Sekretaris Jenderal Kementerian Ketenagakerjaan Republik Indonesia (Kemnaker RI), Prof Dr Anwar Sanusi ungkap fakta kondisi dunia kerja di Indonesia saat ini. Menurutnya, perguruan tinggi punya peran penting dalam dunia ketenagakerjaan.
Hal ini disampaikannya dalam acara Sharing Session Keluarga Fisipol Gadjah Mada (Kafgama) 88 bertajuk "Post-Grad Transition: Persiapan Menghadapi Dunia Kerja" pada Jumat (22/9/2023) lalu. Awalnya Anwar menyatakan bila sarjana masih mendominasi lapangan pekerjaan di perkotaan dibanding desa.

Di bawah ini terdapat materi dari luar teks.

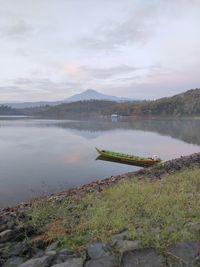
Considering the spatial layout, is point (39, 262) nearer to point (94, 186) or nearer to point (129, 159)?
point (94, 186)

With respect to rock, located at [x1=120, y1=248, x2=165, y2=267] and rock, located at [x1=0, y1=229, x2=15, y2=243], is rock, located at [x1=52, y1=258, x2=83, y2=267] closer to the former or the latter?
rock, located at [x1=120, y1=248, x2=165, y2=267]

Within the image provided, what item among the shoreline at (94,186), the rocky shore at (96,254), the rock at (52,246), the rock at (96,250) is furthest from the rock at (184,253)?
the shoreline at (94,186)

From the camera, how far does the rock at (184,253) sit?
580 cm

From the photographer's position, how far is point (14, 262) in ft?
22.8

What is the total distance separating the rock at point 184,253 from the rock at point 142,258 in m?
0.19

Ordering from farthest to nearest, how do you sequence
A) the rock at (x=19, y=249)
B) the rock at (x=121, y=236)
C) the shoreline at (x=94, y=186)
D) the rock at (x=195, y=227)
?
the shoreline at (x=94, y=186) → the rock at (x=19, y=249) → the rock at (x=121, y=236) → the rock at (x=195, y=227)

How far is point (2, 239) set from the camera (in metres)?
8.20


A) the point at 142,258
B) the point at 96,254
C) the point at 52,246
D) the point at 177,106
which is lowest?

Data Badan Pusat Statistik (BPS) tahun 2023 yang menyatakan bila 75,63% lulusan universitas memilih bekerja di perkotaan. Kondisi ini menurut Anwar memiliki implikasi dengan program pengembangan desa seperti yang telah tercantum dalam Undang-Undang Nomor 6 Tahun 2014 tentang Desa.
SCROLL TO CONTINUE WITH CONTENT
"Jika dilihat dalam konteks segmentasi jenis pekerjaannya, 86,91% pekerja berpendidikan tinggi hanya tersebar di sektor formal tersier, seperti bidang perdagangan dan jasa. Sedangkan sektor primer, seperti pertanian yang justru menjadi tumpuan kesejahteraan masyarakat dari segi bahan pangan mengalami penurunan," ungkap Anwar dikutip dari rilis di laman UGM, Selasa (26/9/2023).
Kondisi ini disebut juga de-agrikulturasi dalam distribusi pekerja lulusan universitas di bidang pertanian. Akibatnya jika terus dibiarkan, produksi pangan Indonesia bisa melemah bahkan hingga terjadi krisis pangan.
Tantangan Besar Hadapi Bonus Demografi 2045
Lebih lanjut Anwar menjelaskan bila masyarakat yang bekerja di sektor informal terutama masyarakat pedesaan merupakan kelompok rentan yang tidak mendapat perlindungan hak-hak ketenagakerjaan. Walaupun begitu, sektor ini memiliki potensi yang sangat besar.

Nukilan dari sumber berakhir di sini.